**Directions**:
Exactly the lines from the start of the data below through the line containing "man in blue" must be returned, and no others.

━━━━━ The data ━━━━━

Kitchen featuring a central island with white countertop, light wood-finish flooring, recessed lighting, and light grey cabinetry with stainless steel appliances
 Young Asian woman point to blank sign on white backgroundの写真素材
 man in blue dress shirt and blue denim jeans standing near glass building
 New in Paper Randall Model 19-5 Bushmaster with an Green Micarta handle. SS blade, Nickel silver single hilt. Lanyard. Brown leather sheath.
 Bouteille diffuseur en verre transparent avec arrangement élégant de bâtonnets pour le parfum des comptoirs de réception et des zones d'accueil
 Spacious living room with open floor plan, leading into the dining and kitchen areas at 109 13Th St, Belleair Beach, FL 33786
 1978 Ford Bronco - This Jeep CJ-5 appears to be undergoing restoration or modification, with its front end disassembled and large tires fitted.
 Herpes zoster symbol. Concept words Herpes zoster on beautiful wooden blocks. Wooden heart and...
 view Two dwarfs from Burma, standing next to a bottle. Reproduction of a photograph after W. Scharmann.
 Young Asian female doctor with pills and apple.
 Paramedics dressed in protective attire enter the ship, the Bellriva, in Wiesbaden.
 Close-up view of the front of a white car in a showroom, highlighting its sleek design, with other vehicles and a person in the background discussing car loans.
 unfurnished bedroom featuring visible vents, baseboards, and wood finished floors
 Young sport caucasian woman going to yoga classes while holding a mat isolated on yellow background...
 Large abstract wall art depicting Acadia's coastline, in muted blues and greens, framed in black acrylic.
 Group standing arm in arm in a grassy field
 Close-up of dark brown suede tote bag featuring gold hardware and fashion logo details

━━━━━

**Response**:
Kitchen featuring a central island with white countertop, light wood-finish flooring, recessed lighting, and light grey cabinetry with stainless steel appliances
 Young Asian woman point to blank sign on white backgroundの写真素材
 man in blue dress shirt and blue denim jeans standing near glass building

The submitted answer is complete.